* Exercise objective: Locate every line in the listing below that contains the string "grey" and copy each such line in full. Match case exactly.

* Material supplied:
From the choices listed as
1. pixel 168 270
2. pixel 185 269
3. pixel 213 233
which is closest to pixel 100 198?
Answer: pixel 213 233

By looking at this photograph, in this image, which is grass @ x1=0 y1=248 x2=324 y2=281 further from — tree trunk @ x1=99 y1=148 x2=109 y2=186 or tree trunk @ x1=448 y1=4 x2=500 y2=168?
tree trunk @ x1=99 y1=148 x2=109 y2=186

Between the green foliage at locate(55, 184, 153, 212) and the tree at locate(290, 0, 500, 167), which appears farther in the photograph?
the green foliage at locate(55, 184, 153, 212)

...

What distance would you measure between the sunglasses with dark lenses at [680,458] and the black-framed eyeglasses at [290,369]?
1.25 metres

--

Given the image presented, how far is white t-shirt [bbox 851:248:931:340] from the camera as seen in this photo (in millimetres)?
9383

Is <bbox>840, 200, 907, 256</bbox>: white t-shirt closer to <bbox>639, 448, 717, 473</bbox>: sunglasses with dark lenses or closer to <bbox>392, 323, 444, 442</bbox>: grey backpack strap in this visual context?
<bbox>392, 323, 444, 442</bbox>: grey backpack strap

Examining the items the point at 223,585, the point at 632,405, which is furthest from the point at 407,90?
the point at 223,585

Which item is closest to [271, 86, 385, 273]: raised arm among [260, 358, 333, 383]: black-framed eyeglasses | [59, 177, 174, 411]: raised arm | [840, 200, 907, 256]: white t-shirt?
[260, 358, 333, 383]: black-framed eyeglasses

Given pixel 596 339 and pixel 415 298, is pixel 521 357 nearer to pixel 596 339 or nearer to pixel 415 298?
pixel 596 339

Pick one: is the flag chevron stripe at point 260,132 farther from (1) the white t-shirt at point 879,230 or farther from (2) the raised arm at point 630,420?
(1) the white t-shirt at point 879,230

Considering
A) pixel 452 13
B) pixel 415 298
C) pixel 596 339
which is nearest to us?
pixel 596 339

* Reply to the task:
Is <bbox>840, 200, 907, 256</bbox>: white t-shirt closer to <bbox>639, 448, 717, 473</bbox>: sunglasses with dark lenses or closer to <bbox>392, 323, 444, 442</bbox>: grey backpack strap in this visual context?
<bbox>392, 323, 444, 442</bbox>: grey backpack strap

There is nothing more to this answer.